Find every line in the records below that holds the word "site" and copy it.

BEGIN Data provided

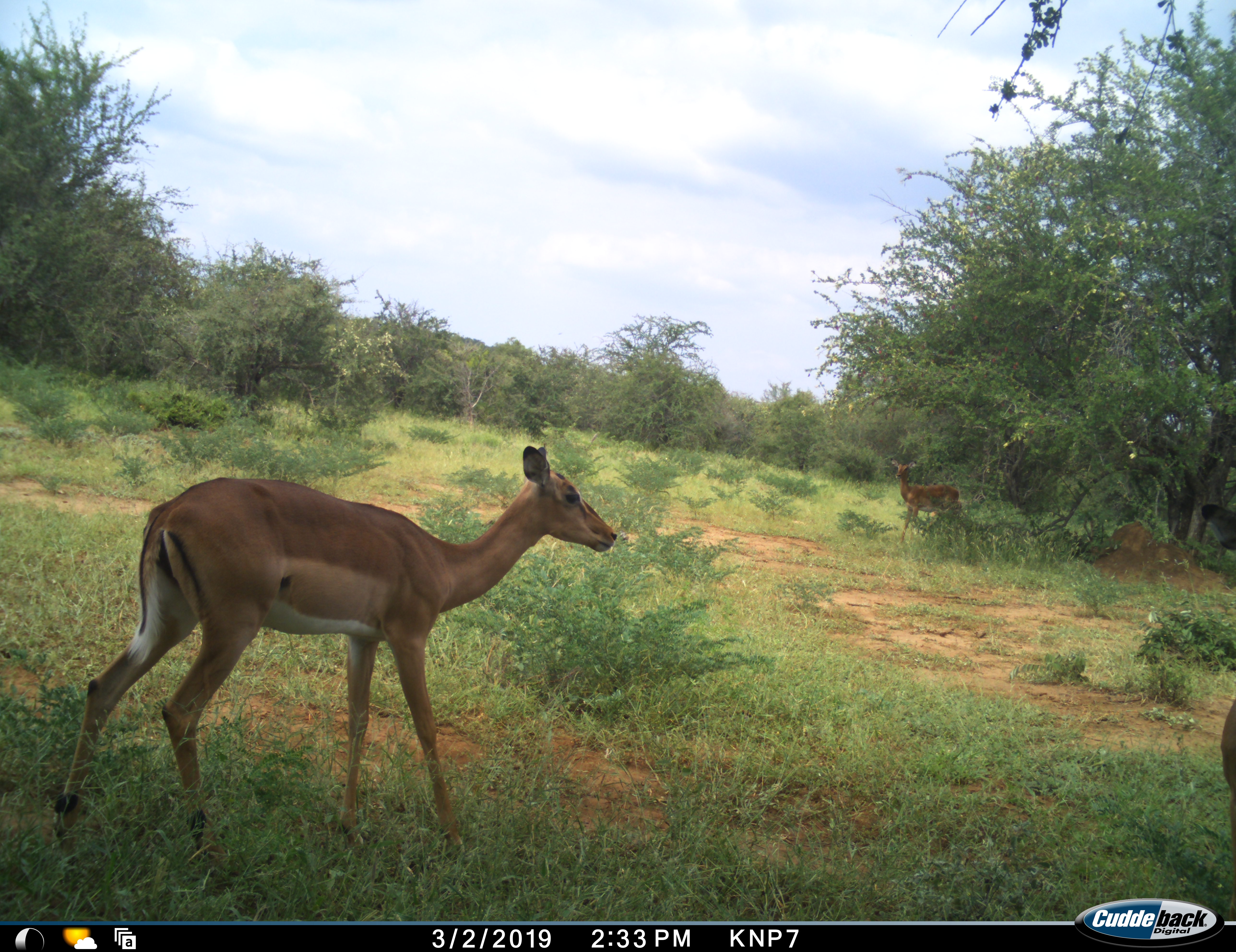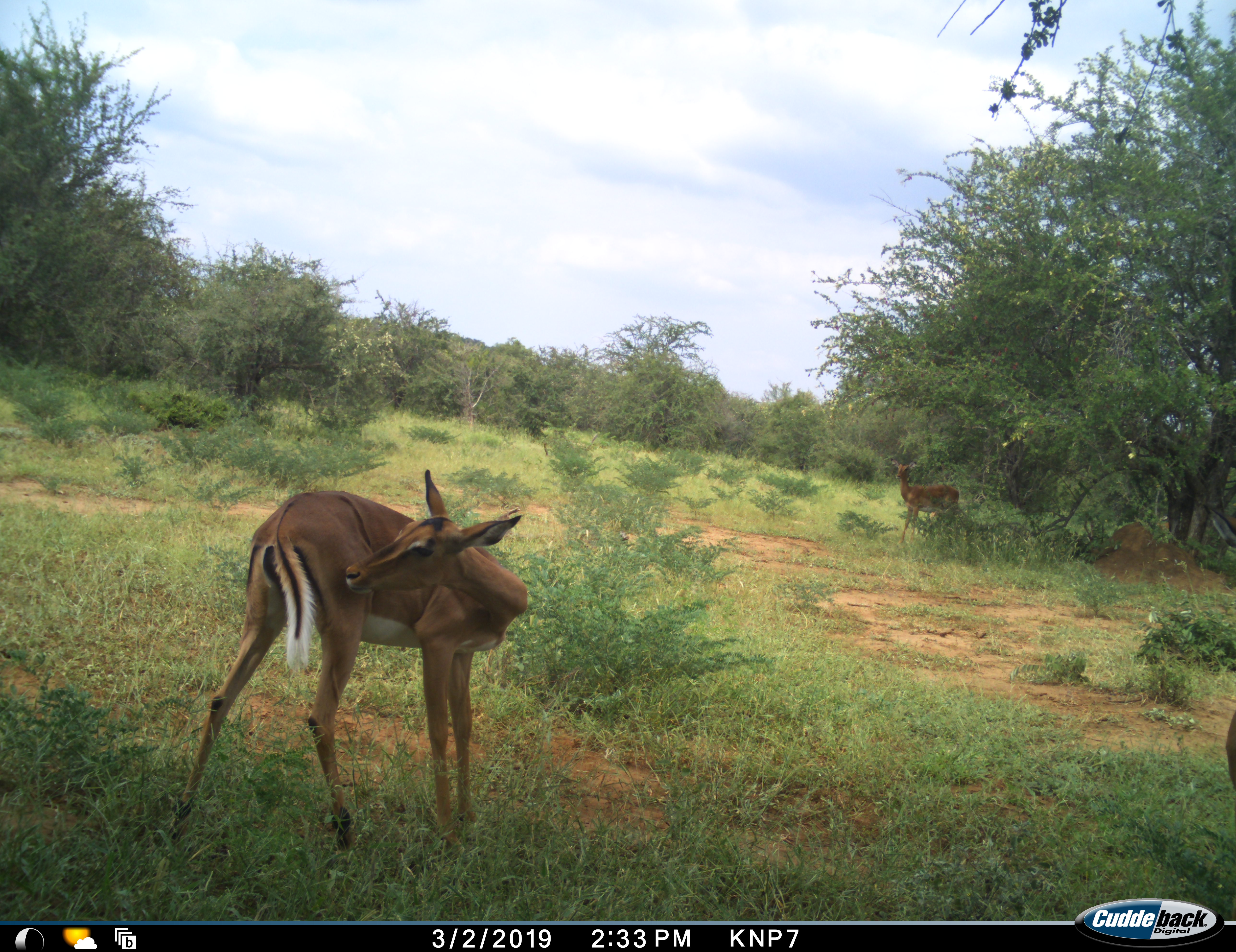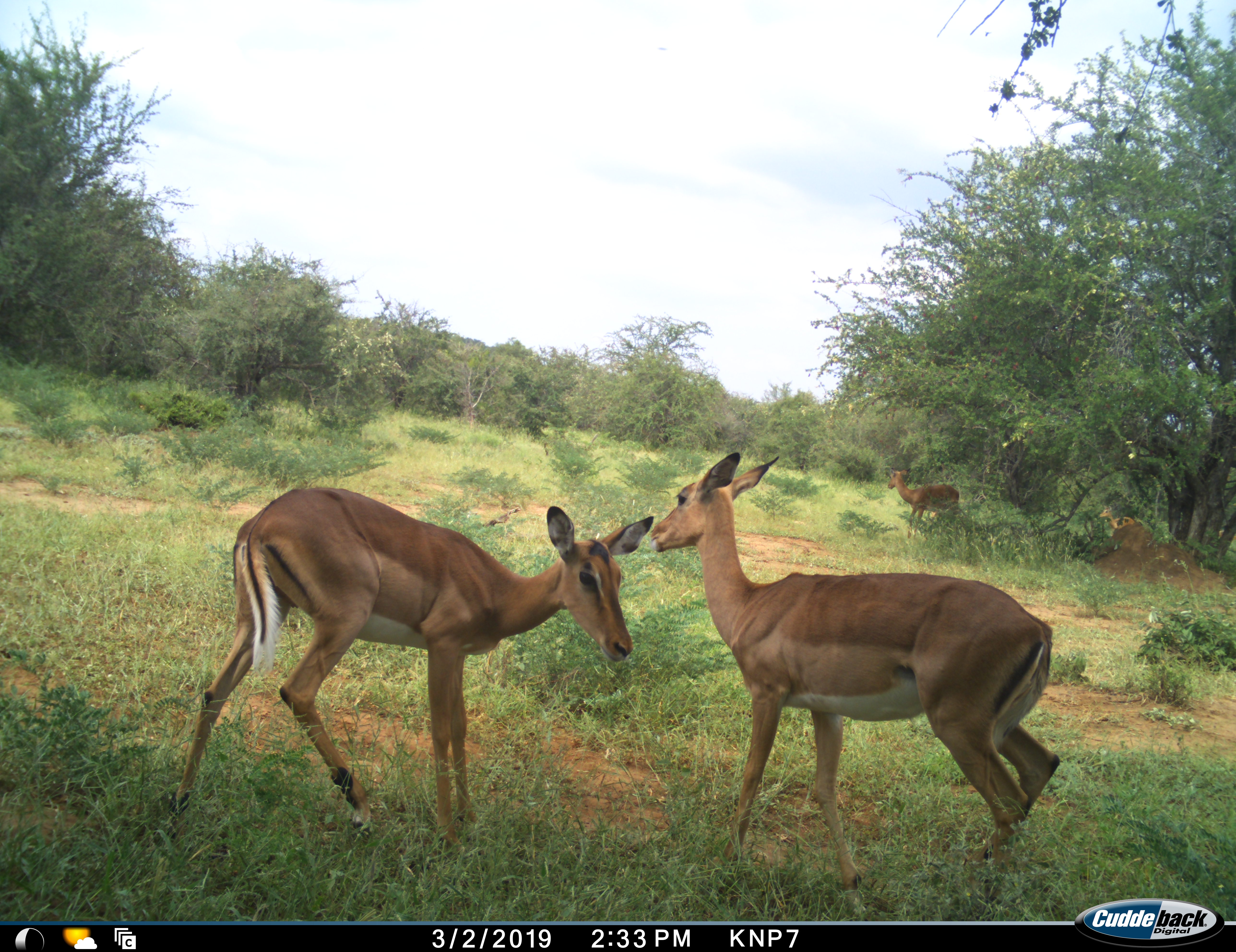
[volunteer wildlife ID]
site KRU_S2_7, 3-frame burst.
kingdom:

END Data provided
BEGIN Data provided

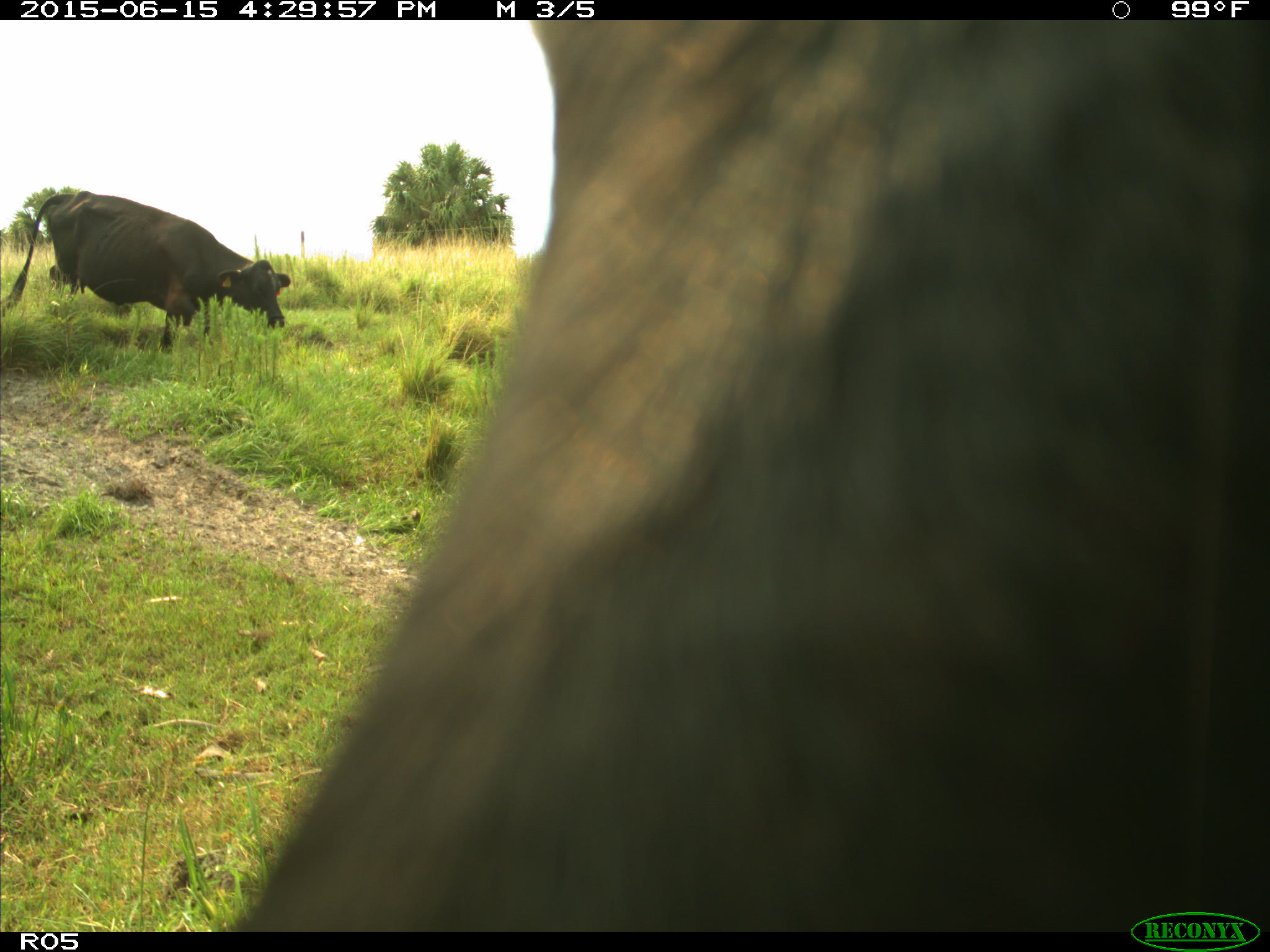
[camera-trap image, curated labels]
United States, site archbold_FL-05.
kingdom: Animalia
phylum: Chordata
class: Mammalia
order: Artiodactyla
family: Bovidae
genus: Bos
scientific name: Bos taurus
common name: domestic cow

END Data provided

Task solution:
site KRU_S2_7, 3-frame burst.
United States, site archbold_FL-05.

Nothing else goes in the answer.